L’IA repère les faibles réponses vaccinales avant l’injection
Dans une banque de 8 687 échantillons sanguins provenant de 4 089 personnes, des chercheurs dirigés par Joshua LaBaer, de l’Arizona State University, ont trouvé un moyen d’évaluer la préparation vaccinale avant l’injection. Leur modèle d’intelligence artificielle a utilisé les profils d’anticorps mesurés avant et après la vaccination contre le COVID-19 pour distinguer les personnes les plus susceptibles de développer une réponse forte de celles dont la réponse risquait d’être faible.
L’équipe a mesuré les anticorps dirigés contre 185 antigènes — des cibles reconnues par le système immunitaire — notamment le SARS-CoV-2, des virus et bactéries courants, ainsi que des marqueurs associés aux maladies auto-immunes. Au lieu de vérifier uniquement si une personne possédait déjà des anticorps contre un agent pathogène donné, les chercheurs ont dressé un tableau plus large de l’activité existante du système immunitaire.
Certains anticorps semblaient jouer le rôle de « sentinelles ». Des taux plus élevés d’anticorps dirigés contre des microbes comme Staphylococcus aureus, le VRS et l’human respirovirus 3 étaient associés à de meilleures réponses au vaccin contre le COVID-19. Ils n’attaquent pas nécessairement directement la cible du vaccin ; selon les chercheurs, ils pourraient signaler le degré de réactivité de la branche du système immunitaire qui produit les anticorps dans son état de base. Le modèle d’apprentissage profond a ensuite combiné de nombreuses mesures de ce type pour détecter des profils que des marqueurs individuels pourraient laisser passer.

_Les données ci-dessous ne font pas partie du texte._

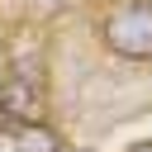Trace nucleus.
Segmentation results:
<instances>
[{
    "instance_id": "1",
    "label": "nucleus",
    "mask_w": 152,
    "mask_h": 152,
    "mask_svg": "<svg viewBox=\"0 0 152 152\" xmlns=\"http://www.w3.org/2000/svg\"><path fill=\"white\" fill-rule=\"evenodd\" d=\"M104 43L124 57H152V0H128L104 19Z\"/></svg>"
},
{
    "instance_id": "2",
    "label": "nucleus",
    "mask_w": 152,
    "mask_h": 152,
    "mask_svg": "<svg viewBox=\"0 0 152 152\" xmlns=\"http://www.w3.org/2000/svg\"><path fill=\"white\" fill-rule=\"evenodd\" d=\"M0 104L24 119V124H38V81H24V76H10L0 86Z\"/></svg>"
},
{
    "instance_id": "3",
    "label": "nucleus",
    "mask_w": 152,
    "mask_h": 152,
    "mask_svg": "<svg viewBox=\"0 0 152 152\" xmlns=\"http://www.w3.org/2000/svg\"><path fill=\"white\" fill-rule=\"evenodd\" d=\"M14 142H19V152H57V138H52V128H43V124H24Z\"/></svg>"
},
{
    "instance_id": "4",
    "label": "nucleus",
    "mask_w": 152,
    "mask_h": 152,
    "mask_svg": "<svg viewBox=\"0 0 152 152\" xmlns=\"http://www.w3.org/2000/svg\"><path fill=\"white\" fill-rule=\"evenodd\" d=\"M133 152H152V142H142V147H133Z\"/></svg>"
},
{
    "instance_id": "5",
    "label": "nucleus",
    "mask_w": 152,
    "mask_h": 152,
    "mask_svg": "<svg viewBox=\"0 0 152 152\" xmlns=\"http://www.w3.org/2000/svg\"><path fill=\"white\" fill-rule=\"evenodd\" d=\"M48 5H62V0H48Z\"/></svg>"
}]
</instances>
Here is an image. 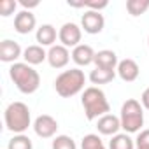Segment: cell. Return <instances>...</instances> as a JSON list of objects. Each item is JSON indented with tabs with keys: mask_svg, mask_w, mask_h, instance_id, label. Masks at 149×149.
<instances>
[{
	"mask_svg": "<svg viewBox=\"0 0 149 149\" xmlns=\"http://www.w3.org/2000/svg\"><path fill=\"white\" fill-rule=\"evenodd\" d=\"M9 77L13 79V83L16 84V88L23 95H32L40 86V76H39V72L32 65H28L25 61H18V63L11 65Z\"/></svg>",
	"mask_w": 149,
	"mask_h": 149,
	"instance_id": "obj_1",
	"label": "cell"
},
{
	"mask_svg": "<svg viewBox=\"0 0 149 149\" xmlns=\"http://www.w3.org/2000/svg\"><path fill=\"white\" fill-rule=\"evenodd\" d=\"M81 104H83V109H84V114H86V119H88V121L100 119L102 116H105V114L111 112L109 100H107L105 93H104L98 86H90V88H86V90L83 91Z\"/></svg>",
	"mask_w": 149,
	"mask_h": 149,
	"instance_id": "obj_2",
	"label": "cell"
},
{
	"mask_svg": "<svg viewBox=\"0 0 149 149\" xmlns=\"http://www.w3.org/2000/svg\"><path fill=\"white\" fill-rule=\"evenodd\" d=\"M84 84H86V76L81 68L63 70L54 79V90L61 98L76 97L77 93H81L84 90Z\"/></svg>",
	"mask_w": 149,
	"mask_h": 149,
	"instance_id": "obj_3",
	"label": "cell"
},
{
	"mask_svg": "<svg viewBox=\"0 0 149 149\" xmlns=\"http://www.w3.org/2000/svg\"><path fill=\"white\" fill-rule=\"evenodd\" d=\"M4 121L7 130L13 132L14 135L25 133L32 125V114L28 105L23 102H11L4 111Z\"/></svg>",
	"mask_w": 149,
	"mask_h": 149,
	"instance_id": "obj_4",
	"label": "cell"
},
{
	"mask_svg": "<svg viewBox=\"0 0 149 149\" xmlns=\"http://www.w3.org/2000/svg\"><path fill=\"white\" fill-rule=\"evenodd\" d=\"M119 119H121V128L125 130V133L142 132V126H144V107H142V104L135 98H128L121 105Z\"/></svg>",
	"mask_w": 149,
	"mask_h": 149,
	"instance_id": "obj_5",
	"label": "cell"
},
{
	"mask_svg": "<svg viewBox=\"0 0 149 149\" xmlns=\"http://www.w3.org/2000/svg\"><path fill=\"white\" fill-rule=\"evenodd\" d=\"M81 37H83V28L76 23H65L58 30V39L65 47H77L81 44Z\"/></svg>",
	"mask_w": 149,
	"mask_h": 149,
	"instance_id": "obj_6",
	"label": "cell"
},
{
	"mask_svg": "<svg viewBox=\"0 0 149 149\" xmlns=\"http://www.w3.org/2000/svg\"><path fill=\"white\" fill-rule=\"evenodd\" d=\"M33 132L40 139H51L58 132V121L49 114H40L33 121Z\"/></svg>",
	"mask_w": 149,
	"mask_h": 149,
	"instance_id": "obj_7",
	"label": "cell"
},
{
	"mask_svg": "<svg viewBox=\"0 0 149 149\" xmlns=\"http://www.w3.org/2000/svg\"><path fill=\"white\" fill-rule=\"evenodd\" d=\"M105 26V19H104V14L102 13H97V11H86L83 16H81V28L90 33V35H97L104 30Z\"/></svg>",
	"mask_w": 149,
	"mask_h": 149,
	"instance_id": "obj_8",
	"label": "cell"
},
{
	"mask_svg": "<svg viewBox=\"0 0 149 149\" xmlns=\"http://www.w3.org/2000/svg\"><path fill=\"white\" fill-rule=\"evenodd\" d=\"M37 26V18L32 11H19L16 16H14V30L19 33V35H28L35 30Z\"/></svg>",
	"mask_w": 149,
	"mask_h": 149,
	"instance_id": "obj_9",
	"label": "cell"
},
{
	"mask_svg": "<svg viewBox=\"0 0 149 149\" xmlns=\"http://www.w3.org/2000/svg\"><path fill=\"white\" fill-rule=\"evenodd\" d=\"M70 58H72V54H70L68 47H65L61 44H54L47 51V63L53 68H65L68 65Z\"/></svg>",
	"mask_w": 149,
	"mask_h": 149,
	"instance_id": "obj_10",
	"label": "cell"
},
{
	"mask_svg": "<svg viewBox=\"0 0 149 149\" xmlns=\"http://www.w3.org/2000/svg\"><path fill=\"white\" fill-rule=\"evenodd\" d=\"M18 58H23V49L16 40L4 39L0 42V60L4 63H18Z\"/></svg>",
	"mask_w": 149,
	"mask_h": 149,
	"instance_id": "obj_11",
	"label": "cell"
},
{
	"mask_svg": "<svg viewBox=\"0 0 149 149\" xmlns=\"http://www.w3.org/2000/svg\"><path fill=\"white\" fill-rule=\"evenodd\" d=\"M118 76L125 81V83H133L139 79V74H140V68H139V63L132 58H125L118 63Z\"/></svg>",
	"mask_w": 149,
	"mask_h": 149,
	"instance_id": "obj_12",
	"label": "cell"
},
{
	"mask_svg": "<svg viewBox=\"0 0 149 149\" xmlns=\"http://www.w3.org/2000/svg\"><path fill=\"white\" fill-rule=\"evenodd\" d=\"M97 130L100 135H109V137H114L119 133L121 130V119L114 114H105L102 116L100 119H97Z\"/></svg>",
	"mask_w": 149,
	"mask_h": 149,
	"instance_id": "obj_13",
	"label": "cell"
},
{
	"mask_svg": "<svg viewBox=\"0 0 149 149\" xmlns=\"http://www.w3.org/2000/svg\"><path fill=\"white\" fill-rule=\"evenodd\" d=\"M95 54L97 53L88 44H79L77 47L72 49V60L77 67H88V65L95 63Z\"/></svg>",
	"mask_w": 149,
	"mask_h": 149,
	"instance_id": "obj_14",
	"label": "cell"
},
{
	"mask_svg": "<svg viewBox=\"0 0 149 149\" xmlns=\"http://www.w3.org/2000/svg\"><path fill=\"white\" fill-rule=\"evenodd\" d=\"M56 37H58V32H56V28L53 26V25H49V23H46V25H40L39 28H37V32H35V40L39 42V46H42V47H53L54 46V42H56Z\"/></svg>",
	"mask_w": 149,
	"mask_h": 149,
	"instance_id": "obj_15",
	"label": "cell"
},
{
	"mask_svg": "<svg viewBox=\"0 0 149 149\" xmlns=\"http://www.w3.org/2000/svg\"><path fill=\"white\" fill-rule=\"evenodd\" d=\"M118 54L112 49H102L95 54V67L97 68H107V70H116L118 68Z\"/></svg>",
	"mask_w": 149,
	"mask_h": 149,
	"instance_id": "obj_16",
	"label": "cell"
},
{
	"mask_svg": "<svg viewBox=\"0 0 149 149\" xmlns=\"http://www.w3.org/2000/svg\"><path fill=\"white\" fill-rule=\"evenodd\" d=\"M23 60H25V63H28V65H40L42 61H46L47 60V51L42 47V46H39V44H33V46H28L25 51H23Z\"/></svg>",
	"mask_w": 149,
	"mask_h": 149,
	"instance_id": "obj_17",
	"label": "cell"
},
{
	"mask_svg": "<svg viewBox=\"0 0 149 149\" xmlns=\"http://www.w3.org/2000/svg\"><path fill=\"white\" fill-rule=\"evenodd\" d=\"M116 70H107V68H97L95 67V70H91V74H90V81L93 83V84H107V83H111V81H114V77H116Z\"/></svg>",
	"mask_w": 149,
	"mask_h": 149,
	"instance_id": "obj_18",
	"label": "cell"
},
{
	"mask_svg": "<svg viewBox=\"0 0 149 149\" xmlns=\"http://www.w3.org/2000/svg\"><path fill=\"white\" fill-rule=\"evenodd\" d=\"M109 149H135V140L128 133H118L111 139Z\"/></svg>",
	"mask_w": 149,
	"mask_h": 149,
	"instance_id": "obj_19",
	"label": "cell"
},
{
	"mask_svg": "<svg viewBox=\"0 0 149 149\" xmlns=\"http://www.w3.org/2000/svg\"><path fill=\"white\" fill-rule=\"evenodd\" d=\"M147 9H149V0H128L126 2V11L133 18L144 14Z\"/></svg>",
	"mask_w": 149,
	"mask_h": 149,
	"instance_id": "obj_20",
	"label": "cell"
},
{
	"mask_svg": "<svg viewBox=\"0 0 149 149\" xmlns=\"http://www.w3.org/2000/svg\"><path fill=\"white\" fill-rule=\"evenodd\" d=\"M7 149H33V144H32L30 137H26L25 133H21V135H14L9 140Z\"/></svg>",
	"mask_w": 149,
	"mask_h": 149,
	"instance_id": "obj_21",
	"label": "cell"
},
{
	"mask_svg": "<svg viewBox=\"0 0 149 149\" xmlns=\"http://www.w3.org/2000/svg\"><path fill=\"white\" fill-rule=\"evenodd\" d=\"M81 149H107L97 133H88L81 140Z\"/></svg>",
	"mask_w": 149,
	"mask_h": 149,
	"instance_id": "obj_22",
	"label": "cell"
},
{
	"mask_svg": "<svg viewBox=\"0 0 149 149\" xmlns=\"http://www.w3.org/2000/svg\"><path fill=\"white\" fill-rule=\"evenodd\" d=\"M51 149H77V146L74 142V139L68 135H56L53 139Z\"/></svg>",
	"mask_w": 149,
	"mask_h": 149,
	"instance_id": "obj_23",
	"label": "cell"
},
{
	"mask_svg": "<svg viewBox=\"0 0 149 149\" xmlns=\"http://www.w3.org/2000/svg\"><path fill=\"white\" fill-rule=\"evenodd\" d=\"M16 7H18V2H16V0H2V2H0V16L7 18V16L14 14V13H16ZM16 14H18V13H16Z\"/></svg>",
	"mask_w": 149,
	"mask_h": 149,
	"instance_id": "obj_24",
	"label": "cell"
},
{
	"mask_svg": "<svg viewBox=\"0 0 149 149\" xmlns=\"http://www.w3.org/2000/svg\"><path fill=\"white\" fill-rule=\"evenodd\" d=\"M135 147H149V128L139 132L135 139Z\"/></svg>",
	"mask_w": 149,
	"mask_h": 149,
	"instance_id": "obj_25",
	"label": "cell"
},
{
	"mask_svg": "<svg viewBox=\"0 0 149 149\" xmlns=\"http://www.w3.org/2000/svg\"><path fill=\"white\" fill-rule=\"evenodd\" d=\"M109 6V2L107 0H100V2H84V9H88V11H97V13H100L102 9H105Z\"/></svg>",
	"mask_w": 149,
	"mask_h": 149,
	"instance_id": "obj_26",
	"label": "cell"
},
{
	"mask_svg": "<svg viewBox=\"0 0 149 149\" xmlns=\"http://www.w3.org/2000/svg\"><path fill=\"white\" fill-rule=\"evenodd\" d=\"M140 104H142L144 109L149 111V88H146V90L142 91V95H140Z\"/></svg>",
	"mask_w": 149,
	"mask_h": 149,
	"instance_id": "obj_27",
	"label": "cell"
},
{
	"mask_svg": "<svg viewBox=\"0 0 149 149\" xmlns=\"http://www.w3.org/2000/svg\"><path fill=\"white\" fill-rule=\"evenodd\" d=\"M19 4L23 6V9H25V11H30V9H33V7H37L40 2H39V0H32V2H28V0H21Z\"/></svg>",
	"mask_w": 149,
	"mask_h": 149,
	"instance_id": "obj_28",
	"label": "cell"
},
{
	"mask_svg": "<svg viewBox=\"0 0 149 149\" xmlns=\"http://www.w3.org/2000/svg\"><path fill=\"white\" fill-rule=\"evenodd\" d=\"M135 149H149V147H135Z\"/></svg>",
	"mask_w": 149,
	"mask_h": 149,
	"instance_id": "obj_29",
	"label": "cell"
},
{
	"mask_svg": "<svg viewBox=\"0 0 149 149\" xmlns=\"http://www.w3.org/2000/svg\"><path fill=\"white\" fill-rule=\"evenodd\" d=\"M147 46H149V39H147Z\"/></svg>",
	"mask_w": 149,
	"mask_h": 149,
	"instance_id": "obj_30",
	"label": "cell"
}]
</instances>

Ce résultat est important, car les grandes catégories de santé ne racontent pas toute l’histoire. Plusieurs groupes de personnes immunodéprimées étaient davantage susceptibles d’avoir des réponses atténuées, mais certains participants de ces groupes ont développé une réponse forte, tandis qu’environ 5 à 6 % des participants en bonne santé ont eu une faible réponse. Une empreinte établie à partir d’un échantillon sanguin pourrait à terme aider les cliniciens à repérer ces personnes avant de considérer leur protection comme acquise, plutôt que de découvrir le problème seulement après la vaccination.
Concrètement, l’utilisation envisagée relève d’une prise en charge ciblée : identifier les patients susceptibles d’avoir besoin de doses vaccinales supplémentaires, d’un suivi plus étroit ou de mesures de protection alternatives. Les résultats de l’étude pourraient s’étendre au-delà du COVID-19, mais les chercheurs précisent que cela nécessiterait une validation par d’autres études et avec d’autres vaccins. Les mesures et les prédictions proviennent de l’équipe de recherche ; une utilisation clinique à grande échelle n’est pas encore établie. Ces travaux paraissent dans Cell Press Blue.